Requirement 1:
Using the PyTorch thread below, decide whether each statement agrees with it. Answer yes or no for each, and quote the thread's deciding words.
(a) The network gives a single value when it gets input.
(b) The value of the threshold is known in advance.
(c) The reply says the threshold function is differentiable in the threshold.
Requirement 2:
From the PyTorch thread below, copy the stretch from "x = torch.randn(10, 1)" through "operation throws error.".

Passage to read:
=======

Training with threshold in PyTorch-CodePudding

I have a neural network, which produces a single value when excited with input. I need to use this value returned by the network to threshold another array. The result of this threshold operation is used to compute a loss function (the value of threshold is not known before hand and needs to be arrived at by training). Following is an MWE

import torch

x = torch.randn(10, 1)  # Say this is the output of the network (10 is my batch size)
data_array = torch.randn(10, 2)  # This is the data I need to threshold
ground_truth = torch.randn(10, 2)  # This is the ground truth
mse_loss = torch.nn.MSELoss()  # Loss function

# Threshold
thresholded_vals = data_array * (data_array >= x)  # Returns zero in all places where the value is less than the threshold, the value itself otherwise

# Compute loss and gradients
loss = mse_loss(thresholded_vals, ground_truth)
loss.backward()  # Throws error here

Since the operation of thresholding returns a tensor array that is devoid of any gradients the backward() operation throws error.

How does one train a network in such a case?

CodePudding user response：

Your threshold function is not differentiable in the threshold, therefore torch does not calculate the gradient for the threshold which is why your example is not working.

import torch

x = torch.randn(10, 1, requires_grad=True)  # Say this is the output of the network (10 is my batch size)

=======

Records:

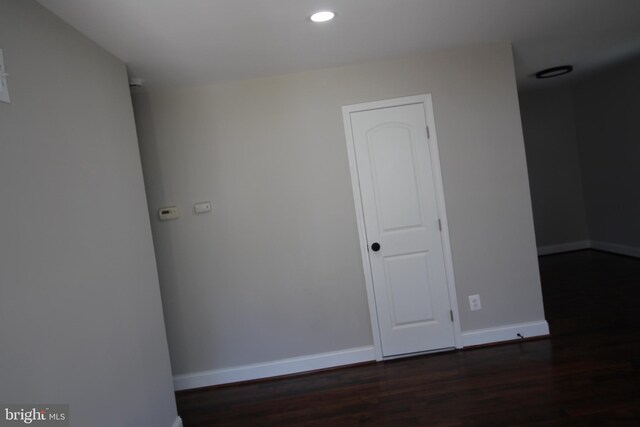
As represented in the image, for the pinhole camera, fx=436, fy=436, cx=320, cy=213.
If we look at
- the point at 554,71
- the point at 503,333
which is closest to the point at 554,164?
the point at 554,71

=======

Expected answer 1:
(a) Yes: "I have a neural network, which produces a single value when excited with input."
(b) No: "the value of threshold is not known before hand and needs to be arrived at by training"
(c) No: "Your threshold function is not differentiable in the threshold"

Expected answer 2:
x = torch.randn(10, 1)  # Say this is the output of the network (10 is my batch size)
data_array = torch.randn(10, 2)  # This is the data I need to threshold
ground_truth = torch.randn(10, 2)  # This is the ground truth
mse_loss = torch.nn.MSELoss()  # Loss function

# Threshold
thresholded_vals = data_array * (data_array >= x)  # Returns zero in all places where the value is less than the threshold, the value itself otherwise

# Compute loss and gradients
loss = mse_loss(thresholded_vals, ground_truth)
loss.backward()  # Throws error here

Since the operation of thresholding returns a tensor array that is devoid of any gradients the backward() operation throws error.